Your copy should repeat each record exactly and contain none of the pictures.

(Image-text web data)

#####

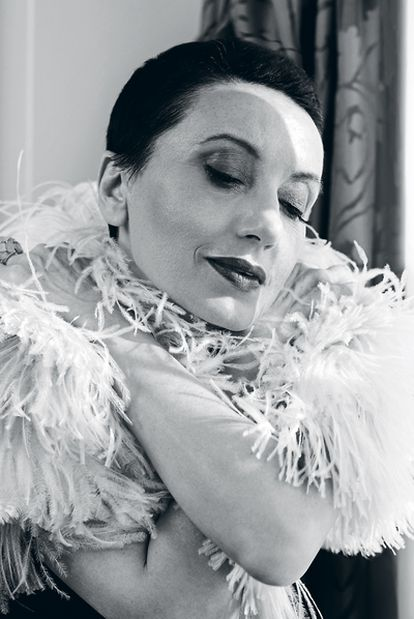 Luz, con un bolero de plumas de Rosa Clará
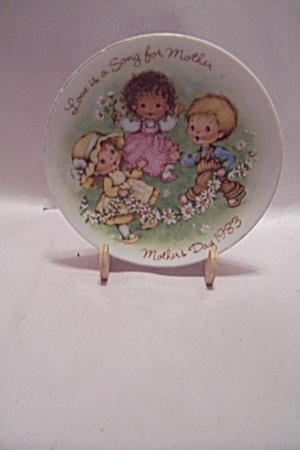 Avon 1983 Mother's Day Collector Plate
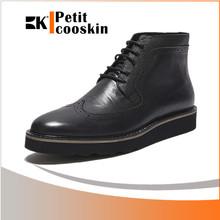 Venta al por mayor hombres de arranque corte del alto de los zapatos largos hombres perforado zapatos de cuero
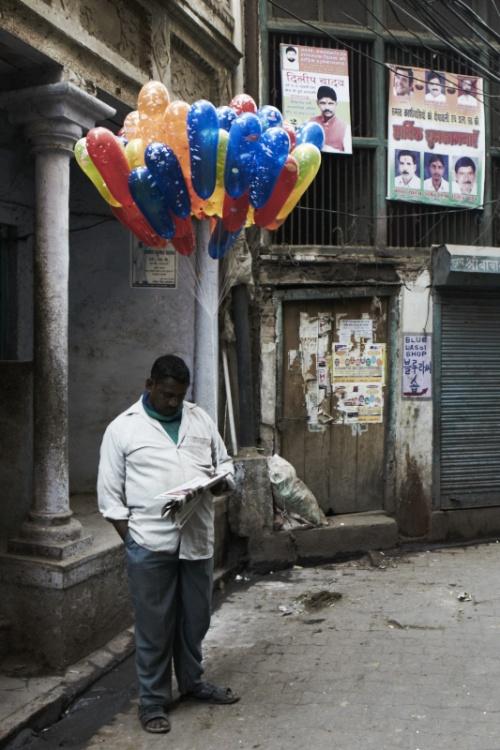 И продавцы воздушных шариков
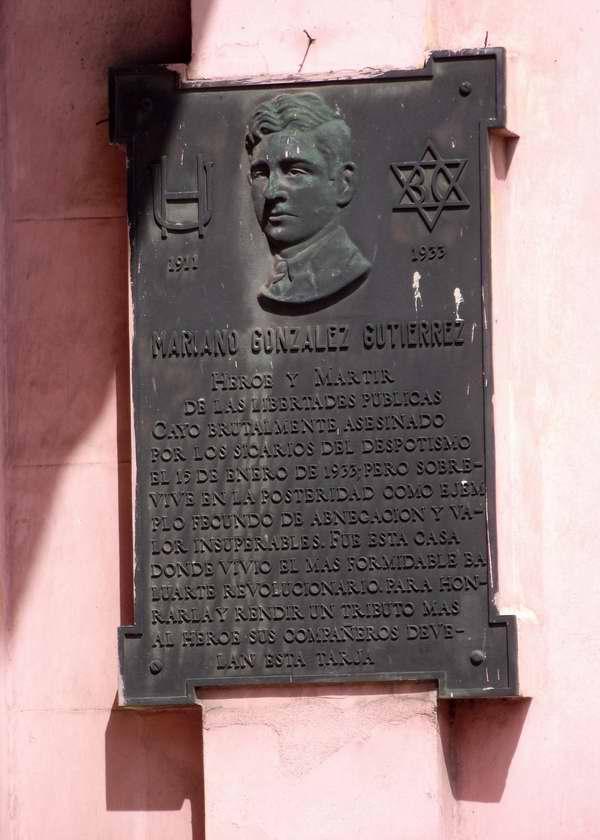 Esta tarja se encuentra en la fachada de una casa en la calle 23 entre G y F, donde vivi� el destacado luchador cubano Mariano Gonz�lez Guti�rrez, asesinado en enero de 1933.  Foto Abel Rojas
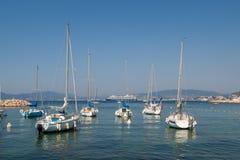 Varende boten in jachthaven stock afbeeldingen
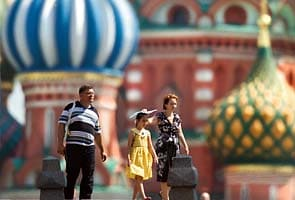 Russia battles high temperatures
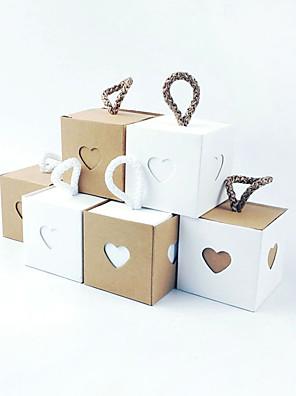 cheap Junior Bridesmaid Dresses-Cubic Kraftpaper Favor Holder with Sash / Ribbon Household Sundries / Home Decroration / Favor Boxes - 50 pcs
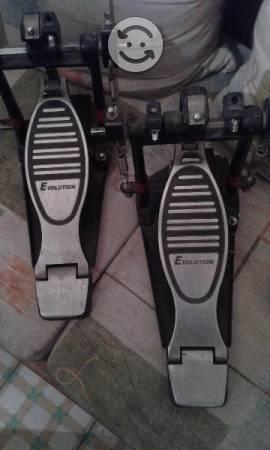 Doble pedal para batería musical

#####

→ Response for this exercise
 Luz, con un bolero de plumas de Rosa Clará
 Avon 1983 Mother's Day Collector Plate
 Venta al por mayor hombres de arranque corte del alto de los zapatos largos hombres perforado zapatos de cuero
 И продавцы воздушных шариков
 Esta tarja se encuentra en la fachada de una casa en la calle 23 entre G y F, donde vivi� el destacado luchador cubano Mariano Gonz�lez Guti�rrez, asesinado en enero de 1933.  Foto Abel Rojas
 Varende boten in jachthaven stock afbeeldingen
 Russia battles high temperatures
 cheap Junior Bridesmaid Dresses-Cubic Kraftpaper Favor Holder with Sash / Ribbon Household Sundries / Home Decroration / Favor Boxes - 50 pcs
 Doble pedal para batería musical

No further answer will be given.